GIVEN EXERCISE:
Identify each line in the rows below that contains the word "building", and copy those lines out in full.

MATERIAL FOR THIS TASK:

╔══

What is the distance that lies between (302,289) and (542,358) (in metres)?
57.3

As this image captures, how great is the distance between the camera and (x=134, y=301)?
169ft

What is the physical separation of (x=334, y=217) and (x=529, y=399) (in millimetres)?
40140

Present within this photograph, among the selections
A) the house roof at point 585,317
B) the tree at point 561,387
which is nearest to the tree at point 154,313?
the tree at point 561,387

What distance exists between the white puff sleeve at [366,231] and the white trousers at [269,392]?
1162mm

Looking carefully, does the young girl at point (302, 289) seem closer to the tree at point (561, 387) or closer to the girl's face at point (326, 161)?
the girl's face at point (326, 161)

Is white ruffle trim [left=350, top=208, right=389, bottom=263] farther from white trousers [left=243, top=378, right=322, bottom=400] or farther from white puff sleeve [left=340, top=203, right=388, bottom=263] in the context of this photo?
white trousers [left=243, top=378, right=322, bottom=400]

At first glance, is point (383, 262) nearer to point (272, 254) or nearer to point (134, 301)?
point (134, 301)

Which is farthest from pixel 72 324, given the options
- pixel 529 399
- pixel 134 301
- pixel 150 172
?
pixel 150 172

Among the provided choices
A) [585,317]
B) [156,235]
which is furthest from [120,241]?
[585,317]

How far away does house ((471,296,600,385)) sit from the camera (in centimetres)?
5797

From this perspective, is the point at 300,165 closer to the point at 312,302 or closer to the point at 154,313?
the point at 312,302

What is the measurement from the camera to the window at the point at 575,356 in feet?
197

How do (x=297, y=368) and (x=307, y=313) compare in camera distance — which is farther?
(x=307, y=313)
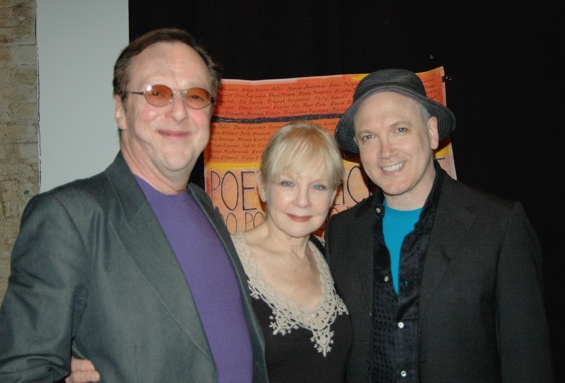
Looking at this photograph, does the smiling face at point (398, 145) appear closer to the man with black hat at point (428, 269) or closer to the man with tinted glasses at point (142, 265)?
the man with black hat at point (428, 269)

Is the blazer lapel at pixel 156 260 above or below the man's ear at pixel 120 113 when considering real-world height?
below

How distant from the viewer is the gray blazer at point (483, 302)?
174 cm

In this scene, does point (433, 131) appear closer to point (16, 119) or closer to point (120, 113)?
point (120, 113)

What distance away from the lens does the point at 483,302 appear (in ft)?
5.88

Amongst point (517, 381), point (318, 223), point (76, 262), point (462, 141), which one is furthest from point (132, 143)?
point (462, 141)

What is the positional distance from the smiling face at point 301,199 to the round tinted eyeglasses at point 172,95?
552mm

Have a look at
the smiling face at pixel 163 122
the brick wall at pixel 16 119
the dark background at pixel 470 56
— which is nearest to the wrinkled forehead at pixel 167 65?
the smiling face at pixel 163 122

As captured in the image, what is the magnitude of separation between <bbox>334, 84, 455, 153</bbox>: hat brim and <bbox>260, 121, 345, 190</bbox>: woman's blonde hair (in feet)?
0.75

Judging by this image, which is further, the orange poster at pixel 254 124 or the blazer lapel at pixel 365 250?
the orange poster at pixel 254 124

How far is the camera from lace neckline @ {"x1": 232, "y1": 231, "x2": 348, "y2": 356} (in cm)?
179

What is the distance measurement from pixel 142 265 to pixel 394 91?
4.64 ft

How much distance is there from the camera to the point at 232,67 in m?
2.81

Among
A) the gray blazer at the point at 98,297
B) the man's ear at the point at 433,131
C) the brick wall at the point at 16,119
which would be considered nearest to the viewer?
the gray blazer at the point at 98,297

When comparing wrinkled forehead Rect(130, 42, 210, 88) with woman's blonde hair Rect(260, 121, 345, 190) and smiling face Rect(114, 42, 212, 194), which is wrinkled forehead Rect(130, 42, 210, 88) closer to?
smiling face Rect(114, 42, 212, 194)
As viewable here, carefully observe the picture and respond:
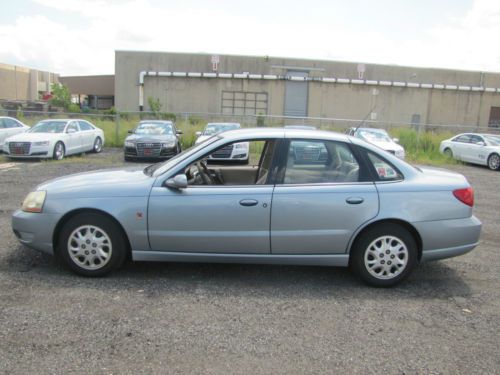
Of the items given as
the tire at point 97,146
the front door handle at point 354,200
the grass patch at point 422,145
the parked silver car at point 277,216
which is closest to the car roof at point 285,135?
the parked silver car at point 277,216

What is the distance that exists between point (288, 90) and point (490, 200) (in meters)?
31.9

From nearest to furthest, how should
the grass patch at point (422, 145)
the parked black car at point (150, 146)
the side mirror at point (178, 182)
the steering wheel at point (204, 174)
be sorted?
the side mirror at point (178, 182), the steering wheel at point (204, 174), the parked black car at point (150, 146), the grass patch at point (422, 145)

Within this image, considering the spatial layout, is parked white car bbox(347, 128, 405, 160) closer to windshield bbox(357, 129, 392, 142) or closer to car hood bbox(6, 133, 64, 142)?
windshield bbox(357, 129, 392, 142)

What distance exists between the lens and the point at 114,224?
4648 mm

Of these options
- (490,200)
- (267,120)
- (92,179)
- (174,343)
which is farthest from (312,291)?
(267,120)

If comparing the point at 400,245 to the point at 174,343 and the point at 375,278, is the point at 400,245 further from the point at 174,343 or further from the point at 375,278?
the point at 174,343

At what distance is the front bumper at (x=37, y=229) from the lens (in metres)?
4.68

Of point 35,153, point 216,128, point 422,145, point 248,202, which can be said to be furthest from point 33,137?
point 422,145

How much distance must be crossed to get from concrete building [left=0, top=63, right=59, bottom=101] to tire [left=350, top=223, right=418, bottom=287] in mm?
73891

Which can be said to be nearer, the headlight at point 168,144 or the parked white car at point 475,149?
the headlight at point 168,144

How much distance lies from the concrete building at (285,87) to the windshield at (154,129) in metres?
22.6

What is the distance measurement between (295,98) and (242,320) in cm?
3840

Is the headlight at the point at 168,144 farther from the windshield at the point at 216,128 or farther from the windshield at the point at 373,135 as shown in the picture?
the windshield at the point at 373,135

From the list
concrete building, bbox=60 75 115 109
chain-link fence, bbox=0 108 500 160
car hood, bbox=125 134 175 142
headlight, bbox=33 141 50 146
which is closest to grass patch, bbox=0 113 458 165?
chain-link fence, bbox=0 108 500 160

╚══

FULL RESPONSE:
How much distance must be crossed to get from concrete building [left=0, top=63, right=59, bottom=101] to tire [left=350, top=223, right=418, bottom=287] in mm?
How much distance lies from the concrete building at (285,87) to the windshield at (154,129) in metres?
concrete building, bbox=60 75 115 109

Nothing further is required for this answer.